RenderFlow

Single-Step Neural Rendering via Flow Matching

Zhang et al.
Presented by Manish Mathai

March 5, 2026

What is Rendering?

The process of turning a 3D scene into a 2D image

Scene

Geometry: surfaces made of millions of tiny triangles
Materials: color, roughness, metallic – how surfaces look
Lights: environment maps, point lights, the sun

Path Tracing

The gold standard for realism
Trace rays of light as they bounce around the scene
Each bounce picks a random direction. It needs thousands of rays to converge
Problem: very expensive
- Convergence can take minutes to hours per image
- Need many samples(light rays) per pixel to reduce noise

Samples vs. Quality

1 SPP (top-left) to 32,768 SPP (bottom-right), doubling left to right.

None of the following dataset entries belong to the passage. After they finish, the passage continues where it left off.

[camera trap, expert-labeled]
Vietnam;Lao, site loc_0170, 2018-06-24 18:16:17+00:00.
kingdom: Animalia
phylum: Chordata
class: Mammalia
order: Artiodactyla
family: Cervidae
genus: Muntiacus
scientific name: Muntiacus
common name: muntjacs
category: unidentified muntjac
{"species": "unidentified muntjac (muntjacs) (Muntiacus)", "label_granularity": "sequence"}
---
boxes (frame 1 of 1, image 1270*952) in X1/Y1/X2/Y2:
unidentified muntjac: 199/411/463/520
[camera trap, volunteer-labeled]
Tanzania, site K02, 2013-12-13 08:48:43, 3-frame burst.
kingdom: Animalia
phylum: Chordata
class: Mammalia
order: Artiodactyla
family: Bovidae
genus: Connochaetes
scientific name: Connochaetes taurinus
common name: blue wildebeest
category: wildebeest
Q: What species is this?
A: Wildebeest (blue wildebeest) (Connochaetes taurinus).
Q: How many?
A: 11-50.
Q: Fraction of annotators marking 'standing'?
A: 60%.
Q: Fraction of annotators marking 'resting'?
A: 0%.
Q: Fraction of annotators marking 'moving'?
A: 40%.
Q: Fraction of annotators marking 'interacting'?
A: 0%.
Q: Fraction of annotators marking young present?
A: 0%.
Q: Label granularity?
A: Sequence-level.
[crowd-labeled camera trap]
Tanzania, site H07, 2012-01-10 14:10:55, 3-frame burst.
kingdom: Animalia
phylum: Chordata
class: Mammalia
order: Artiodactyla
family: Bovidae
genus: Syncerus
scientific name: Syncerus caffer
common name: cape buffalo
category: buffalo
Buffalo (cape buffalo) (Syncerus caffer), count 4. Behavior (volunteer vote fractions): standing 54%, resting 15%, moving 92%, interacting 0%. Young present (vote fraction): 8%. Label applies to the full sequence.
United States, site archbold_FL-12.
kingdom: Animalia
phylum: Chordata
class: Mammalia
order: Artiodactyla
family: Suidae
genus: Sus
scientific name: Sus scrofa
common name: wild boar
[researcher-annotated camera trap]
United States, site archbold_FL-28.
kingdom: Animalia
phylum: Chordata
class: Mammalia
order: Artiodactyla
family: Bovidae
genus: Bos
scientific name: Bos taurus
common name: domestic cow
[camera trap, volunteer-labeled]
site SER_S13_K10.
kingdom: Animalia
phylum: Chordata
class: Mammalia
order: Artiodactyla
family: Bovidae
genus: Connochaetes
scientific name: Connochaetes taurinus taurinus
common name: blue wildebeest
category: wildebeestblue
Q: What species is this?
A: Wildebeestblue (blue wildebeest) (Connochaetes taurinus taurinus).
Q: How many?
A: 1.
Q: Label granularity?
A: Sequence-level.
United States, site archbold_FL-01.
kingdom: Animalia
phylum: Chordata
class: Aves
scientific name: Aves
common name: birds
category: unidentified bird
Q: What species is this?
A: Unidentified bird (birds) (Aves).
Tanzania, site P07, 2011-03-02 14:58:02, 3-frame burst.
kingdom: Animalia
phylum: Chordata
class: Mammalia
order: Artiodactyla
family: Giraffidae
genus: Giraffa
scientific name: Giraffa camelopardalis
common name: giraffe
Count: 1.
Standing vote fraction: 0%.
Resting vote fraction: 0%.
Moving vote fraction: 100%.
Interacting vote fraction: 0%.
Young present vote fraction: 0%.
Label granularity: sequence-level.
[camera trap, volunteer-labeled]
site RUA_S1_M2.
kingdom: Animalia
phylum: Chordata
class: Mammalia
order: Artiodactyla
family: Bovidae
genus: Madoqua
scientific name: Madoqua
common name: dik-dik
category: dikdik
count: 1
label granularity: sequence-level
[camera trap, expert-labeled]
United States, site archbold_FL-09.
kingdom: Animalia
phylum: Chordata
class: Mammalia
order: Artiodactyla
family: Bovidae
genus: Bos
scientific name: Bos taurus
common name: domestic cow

What if we could skip the expensive sampling entirely?

Rasterization

Project triangles to pixels instead of tracing rays
First pass: Store scene properties as images called G-buffers:
- Albedo (base color), Normals, Depth, Roughness, Metallic
Second pass: Combines these for fast shading
- No global effects: soft shadows, reflections, indirect light. They are faked with cheaper, rough approximations
This pipeline is called deferred rendering

The Gap

Path Tracing

Physically accurate
Minutes to hours per frame
The “ground truth”

Deferred Rendering

Real-time (milliseconds)
Misses global illumination
G-buffers are cheap to produce

Path Tracing vs Rasterization

The Quality Gap: Interiors

Rasterization (left) vs path tracing (right)

The Quality Gap: Subtle Details

Best of both worlds?

Can we get path-tracing quality from G-buffers… using a neural network?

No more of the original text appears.